Category Archives: Yara Zgheib

Review: The Girls at 17 Swann Street by Yara Zgheib

Title: The Girls at 17 Swann Street by Yara Zgheib
Publisher: St. Martin’s Press
Genre: Contemporary, Women’s Fiction
Length: 375 pages
Book Rating: B+

Complimentary Review Copy Provided by Publisher Through NetGalley


Yara Zgheib’s poetic and poignant debut novel is a haunting portrait of a young woman’s struggle with anorexia on an intimate journey to reclaim her life. 

The chocolate went first, then the cheese, the fries, the ice cream. The bread was more difficult, but if she could just lose a little more weight, perhaps she would make the soloists’ list. Perhaps if she were lighter, danced better, tried harder, she would be good enough. Perhaps if she just ran for one more mile, lost just one more pound.

Anna Roux was a professional dancer who followed the man of her dreams from Paris to Missouri. There, alone with her biggest fears – imperfection, failure, loneliness – she spirals down anorexia and depression till she weighs a mere eighty-eight pounds. Forced to seek treatment, she is admitted as a patient at 17 Swann Street, a peach pink house where pale, fragile women with life-threatening eating disorders live. Women like Emm, the veteran; quiet Valerie; Julia, always hungry. Together, they must fight their diseases and face six meals a day.

Every bite causes anxiety. Every flavor induces guilt. And every step Anna takes toward recovery will require strength, endurance, and the support of the girls at 17 Swann Street.

[Extracted records]
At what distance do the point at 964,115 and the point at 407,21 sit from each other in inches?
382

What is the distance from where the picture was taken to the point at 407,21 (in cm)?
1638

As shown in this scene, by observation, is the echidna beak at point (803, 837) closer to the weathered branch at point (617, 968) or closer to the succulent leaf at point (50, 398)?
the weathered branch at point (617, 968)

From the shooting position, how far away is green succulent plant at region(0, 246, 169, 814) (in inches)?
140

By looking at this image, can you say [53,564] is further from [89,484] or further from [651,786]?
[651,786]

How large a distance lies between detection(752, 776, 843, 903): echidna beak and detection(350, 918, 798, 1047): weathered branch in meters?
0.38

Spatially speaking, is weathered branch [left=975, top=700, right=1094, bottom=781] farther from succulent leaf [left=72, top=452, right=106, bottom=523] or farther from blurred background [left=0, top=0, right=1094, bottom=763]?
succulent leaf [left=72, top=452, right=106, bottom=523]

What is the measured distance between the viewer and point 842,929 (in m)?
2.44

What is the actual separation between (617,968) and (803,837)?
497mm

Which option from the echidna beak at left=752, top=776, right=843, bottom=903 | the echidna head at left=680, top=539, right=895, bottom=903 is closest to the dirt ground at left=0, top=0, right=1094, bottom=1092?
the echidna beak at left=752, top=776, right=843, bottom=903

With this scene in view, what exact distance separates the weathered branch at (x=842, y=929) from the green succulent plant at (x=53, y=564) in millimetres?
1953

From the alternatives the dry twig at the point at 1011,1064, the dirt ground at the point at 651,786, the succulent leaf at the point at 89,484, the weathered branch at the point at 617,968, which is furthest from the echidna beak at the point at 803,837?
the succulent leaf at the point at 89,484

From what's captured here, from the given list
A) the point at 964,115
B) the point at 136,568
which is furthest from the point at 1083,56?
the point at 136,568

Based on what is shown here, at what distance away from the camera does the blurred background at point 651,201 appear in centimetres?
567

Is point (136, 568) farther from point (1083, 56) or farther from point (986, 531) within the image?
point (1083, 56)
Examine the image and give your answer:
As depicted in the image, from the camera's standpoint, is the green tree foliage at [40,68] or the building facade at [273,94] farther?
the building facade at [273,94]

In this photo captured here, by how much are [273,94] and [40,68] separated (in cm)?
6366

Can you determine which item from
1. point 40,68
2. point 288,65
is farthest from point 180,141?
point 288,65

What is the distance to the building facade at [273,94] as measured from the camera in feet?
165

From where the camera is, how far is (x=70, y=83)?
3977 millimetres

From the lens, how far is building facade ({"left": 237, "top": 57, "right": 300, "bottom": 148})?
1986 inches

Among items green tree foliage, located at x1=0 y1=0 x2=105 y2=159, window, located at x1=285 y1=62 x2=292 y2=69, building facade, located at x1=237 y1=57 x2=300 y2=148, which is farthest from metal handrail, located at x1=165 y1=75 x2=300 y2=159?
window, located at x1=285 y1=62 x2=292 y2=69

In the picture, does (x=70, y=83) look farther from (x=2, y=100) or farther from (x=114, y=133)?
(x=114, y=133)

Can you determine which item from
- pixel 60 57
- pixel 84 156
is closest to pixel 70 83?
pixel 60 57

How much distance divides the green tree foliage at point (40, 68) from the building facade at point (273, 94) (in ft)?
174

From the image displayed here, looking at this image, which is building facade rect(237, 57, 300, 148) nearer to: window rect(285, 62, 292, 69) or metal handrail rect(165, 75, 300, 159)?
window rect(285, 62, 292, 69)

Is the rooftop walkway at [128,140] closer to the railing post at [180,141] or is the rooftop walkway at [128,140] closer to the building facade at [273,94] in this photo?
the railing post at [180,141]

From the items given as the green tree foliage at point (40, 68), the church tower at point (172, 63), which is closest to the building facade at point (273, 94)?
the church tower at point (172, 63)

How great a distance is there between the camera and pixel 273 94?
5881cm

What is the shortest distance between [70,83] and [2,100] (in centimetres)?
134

--

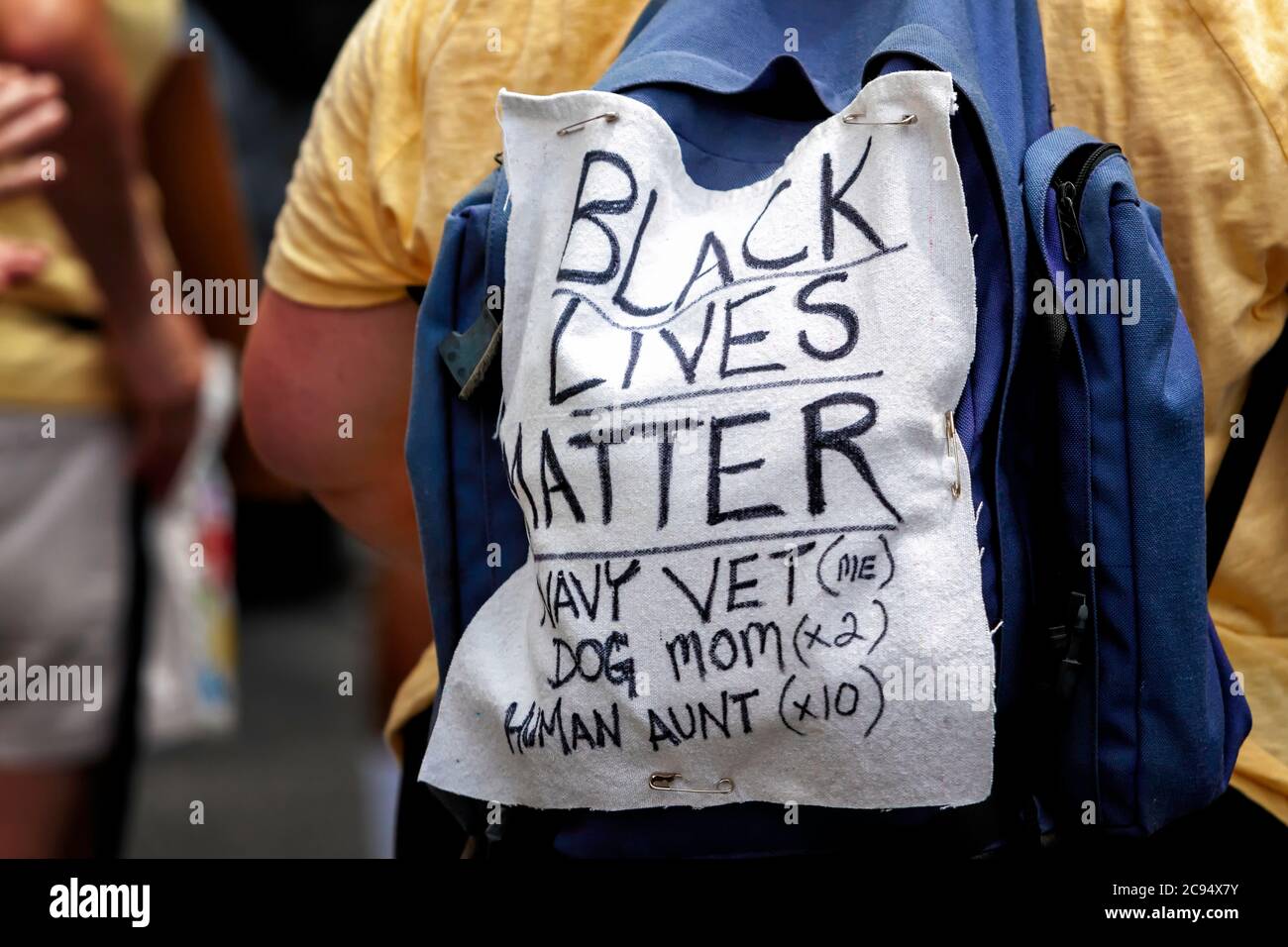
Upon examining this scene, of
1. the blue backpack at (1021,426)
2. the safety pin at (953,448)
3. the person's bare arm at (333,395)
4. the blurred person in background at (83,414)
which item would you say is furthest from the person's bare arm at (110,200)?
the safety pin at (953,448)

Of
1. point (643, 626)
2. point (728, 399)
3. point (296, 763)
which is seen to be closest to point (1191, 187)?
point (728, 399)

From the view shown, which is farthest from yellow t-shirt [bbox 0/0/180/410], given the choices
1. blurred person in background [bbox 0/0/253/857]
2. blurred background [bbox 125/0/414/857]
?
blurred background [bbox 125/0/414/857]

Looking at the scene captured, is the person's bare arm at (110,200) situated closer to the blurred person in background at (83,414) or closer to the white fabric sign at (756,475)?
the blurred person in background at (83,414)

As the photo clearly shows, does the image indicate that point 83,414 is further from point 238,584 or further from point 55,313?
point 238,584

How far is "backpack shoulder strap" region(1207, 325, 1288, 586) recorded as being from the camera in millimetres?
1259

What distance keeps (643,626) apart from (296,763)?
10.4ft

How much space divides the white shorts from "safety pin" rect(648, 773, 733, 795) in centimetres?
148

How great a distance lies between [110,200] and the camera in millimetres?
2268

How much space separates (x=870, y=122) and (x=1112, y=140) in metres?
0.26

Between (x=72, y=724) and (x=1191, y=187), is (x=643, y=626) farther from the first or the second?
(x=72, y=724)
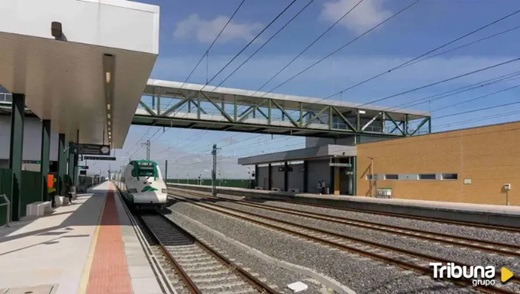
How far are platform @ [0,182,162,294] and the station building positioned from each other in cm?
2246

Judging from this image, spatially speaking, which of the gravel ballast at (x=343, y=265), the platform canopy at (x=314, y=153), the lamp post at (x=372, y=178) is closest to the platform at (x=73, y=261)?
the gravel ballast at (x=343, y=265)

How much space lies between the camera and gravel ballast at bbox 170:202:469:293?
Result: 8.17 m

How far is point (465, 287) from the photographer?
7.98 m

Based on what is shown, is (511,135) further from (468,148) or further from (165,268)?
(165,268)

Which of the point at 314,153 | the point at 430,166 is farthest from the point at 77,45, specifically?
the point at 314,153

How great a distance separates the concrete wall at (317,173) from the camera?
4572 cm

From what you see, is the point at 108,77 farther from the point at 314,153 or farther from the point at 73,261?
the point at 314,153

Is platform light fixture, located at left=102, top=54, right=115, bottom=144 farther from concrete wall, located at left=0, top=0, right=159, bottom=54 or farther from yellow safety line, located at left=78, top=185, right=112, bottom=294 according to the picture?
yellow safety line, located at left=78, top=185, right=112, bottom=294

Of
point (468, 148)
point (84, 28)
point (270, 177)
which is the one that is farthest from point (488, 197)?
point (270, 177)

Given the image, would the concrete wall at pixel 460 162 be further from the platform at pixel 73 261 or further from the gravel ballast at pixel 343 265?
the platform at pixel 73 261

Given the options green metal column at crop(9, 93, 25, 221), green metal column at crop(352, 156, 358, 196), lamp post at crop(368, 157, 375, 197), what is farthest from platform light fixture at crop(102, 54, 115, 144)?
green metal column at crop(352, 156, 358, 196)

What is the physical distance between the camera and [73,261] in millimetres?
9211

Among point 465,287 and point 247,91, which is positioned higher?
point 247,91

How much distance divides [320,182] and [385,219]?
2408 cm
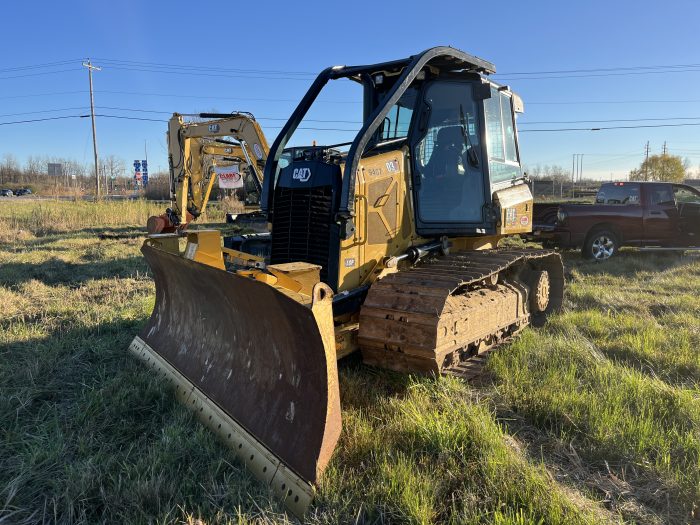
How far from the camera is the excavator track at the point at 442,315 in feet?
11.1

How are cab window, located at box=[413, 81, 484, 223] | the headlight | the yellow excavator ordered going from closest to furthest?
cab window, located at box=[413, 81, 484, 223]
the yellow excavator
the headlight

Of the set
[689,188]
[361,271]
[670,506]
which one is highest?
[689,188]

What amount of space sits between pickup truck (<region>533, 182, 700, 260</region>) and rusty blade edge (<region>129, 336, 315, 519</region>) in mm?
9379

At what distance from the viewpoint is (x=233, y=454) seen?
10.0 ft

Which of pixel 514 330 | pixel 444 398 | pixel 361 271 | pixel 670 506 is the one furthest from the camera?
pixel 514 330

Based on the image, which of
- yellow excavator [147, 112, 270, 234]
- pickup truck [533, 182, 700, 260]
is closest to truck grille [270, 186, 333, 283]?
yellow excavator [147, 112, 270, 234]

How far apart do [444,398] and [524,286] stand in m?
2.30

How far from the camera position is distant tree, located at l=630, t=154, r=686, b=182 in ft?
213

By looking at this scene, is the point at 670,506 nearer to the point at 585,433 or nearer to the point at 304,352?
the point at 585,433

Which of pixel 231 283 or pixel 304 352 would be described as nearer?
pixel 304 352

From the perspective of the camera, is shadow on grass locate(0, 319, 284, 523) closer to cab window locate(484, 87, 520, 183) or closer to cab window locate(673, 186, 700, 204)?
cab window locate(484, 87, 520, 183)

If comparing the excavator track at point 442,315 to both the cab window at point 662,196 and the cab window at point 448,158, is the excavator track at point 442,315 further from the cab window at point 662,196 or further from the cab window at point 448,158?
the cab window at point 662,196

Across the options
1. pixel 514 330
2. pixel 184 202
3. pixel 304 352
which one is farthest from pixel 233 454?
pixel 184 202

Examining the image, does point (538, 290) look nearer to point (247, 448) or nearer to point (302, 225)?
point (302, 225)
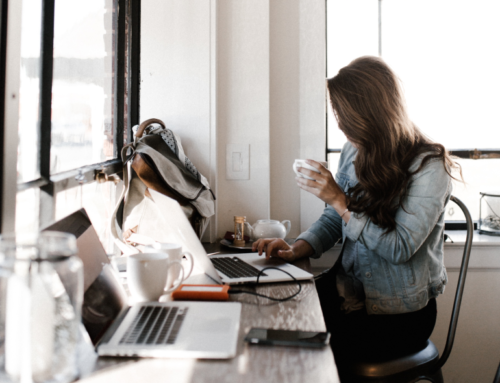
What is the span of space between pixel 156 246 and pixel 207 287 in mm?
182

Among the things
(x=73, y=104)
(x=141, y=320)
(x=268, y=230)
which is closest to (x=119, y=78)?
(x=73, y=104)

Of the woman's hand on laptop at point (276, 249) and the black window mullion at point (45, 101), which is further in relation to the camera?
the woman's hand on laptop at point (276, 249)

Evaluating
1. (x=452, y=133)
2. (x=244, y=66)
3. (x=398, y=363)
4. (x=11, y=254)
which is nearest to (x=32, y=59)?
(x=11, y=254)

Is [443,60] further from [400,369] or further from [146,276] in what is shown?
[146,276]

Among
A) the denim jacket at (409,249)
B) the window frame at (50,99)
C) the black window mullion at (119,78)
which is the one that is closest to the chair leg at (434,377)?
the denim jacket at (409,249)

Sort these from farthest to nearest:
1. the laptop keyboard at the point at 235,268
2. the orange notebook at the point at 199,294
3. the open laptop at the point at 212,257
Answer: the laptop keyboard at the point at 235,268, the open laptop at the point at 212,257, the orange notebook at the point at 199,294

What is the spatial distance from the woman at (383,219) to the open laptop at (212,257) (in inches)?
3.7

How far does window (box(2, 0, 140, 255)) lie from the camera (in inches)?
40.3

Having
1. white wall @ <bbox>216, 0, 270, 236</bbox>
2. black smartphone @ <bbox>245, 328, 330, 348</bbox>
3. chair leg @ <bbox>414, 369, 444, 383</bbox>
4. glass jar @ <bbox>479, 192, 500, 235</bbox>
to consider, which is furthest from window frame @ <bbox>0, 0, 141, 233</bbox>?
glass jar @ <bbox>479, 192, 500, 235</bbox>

* * *

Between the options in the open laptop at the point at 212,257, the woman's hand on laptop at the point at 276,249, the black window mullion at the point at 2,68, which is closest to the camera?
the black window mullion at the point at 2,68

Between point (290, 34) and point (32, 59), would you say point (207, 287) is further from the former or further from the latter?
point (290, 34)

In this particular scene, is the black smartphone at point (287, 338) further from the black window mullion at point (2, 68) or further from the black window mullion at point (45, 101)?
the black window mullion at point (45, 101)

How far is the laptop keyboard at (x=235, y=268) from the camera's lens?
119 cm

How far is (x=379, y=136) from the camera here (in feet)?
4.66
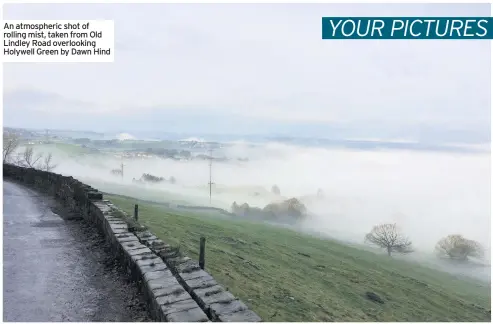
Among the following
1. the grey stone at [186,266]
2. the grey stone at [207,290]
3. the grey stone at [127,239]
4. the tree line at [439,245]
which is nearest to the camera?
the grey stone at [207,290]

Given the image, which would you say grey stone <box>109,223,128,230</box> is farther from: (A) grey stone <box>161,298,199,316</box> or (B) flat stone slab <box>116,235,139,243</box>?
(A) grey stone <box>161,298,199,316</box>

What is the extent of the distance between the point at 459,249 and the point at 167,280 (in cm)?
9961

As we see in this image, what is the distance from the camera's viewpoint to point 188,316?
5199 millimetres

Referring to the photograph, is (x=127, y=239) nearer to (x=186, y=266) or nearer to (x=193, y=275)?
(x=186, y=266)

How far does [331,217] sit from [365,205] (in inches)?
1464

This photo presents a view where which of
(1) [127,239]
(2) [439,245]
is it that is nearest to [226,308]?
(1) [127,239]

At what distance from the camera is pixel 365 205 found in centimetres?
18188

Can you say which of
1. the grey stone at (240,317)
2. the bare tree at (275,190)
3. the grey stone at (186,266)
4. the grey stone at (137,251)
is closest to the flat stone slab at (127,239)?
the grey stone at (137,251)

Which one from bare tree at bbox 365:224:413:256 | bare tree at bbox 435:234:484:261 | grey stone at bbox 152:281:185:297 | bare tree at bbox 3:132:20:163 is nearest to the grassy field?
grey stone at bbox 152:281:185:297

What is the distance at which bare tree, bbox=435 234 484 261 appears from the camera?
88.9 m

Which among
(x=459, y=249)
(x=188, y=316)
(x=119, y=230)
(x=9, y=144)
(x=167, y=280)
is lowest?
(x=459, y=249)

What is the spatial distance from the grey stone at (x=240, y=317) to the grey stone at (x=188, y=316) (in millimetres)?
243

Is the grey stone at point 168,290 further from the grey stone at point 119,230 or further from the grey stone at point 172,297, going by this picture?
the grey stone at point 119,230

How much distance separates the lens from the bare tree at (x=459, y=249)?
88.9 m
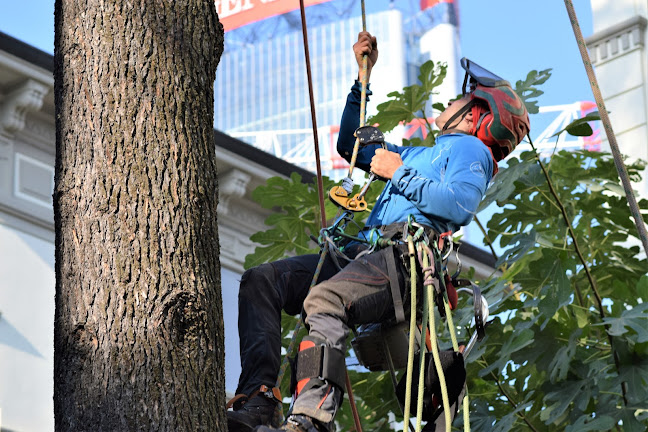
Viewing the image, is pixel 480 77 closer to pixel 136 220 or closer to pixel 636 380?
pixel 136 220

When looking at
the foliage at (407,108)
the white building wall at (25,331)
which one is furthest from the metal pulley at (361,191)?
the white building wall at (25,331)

▶ **PROBLEM**:
Answer these questions using the book review above:
(a) What publisher does the review list for the novel?
(b) What weight does Anna Roux drop to?
(c) How many meals a day must the women at 17 Swann Street face?

▶ **EXERCISE OUTPUT**:
(a) St. Martin's Press
(b) Eighty-eight pounds
(c) Six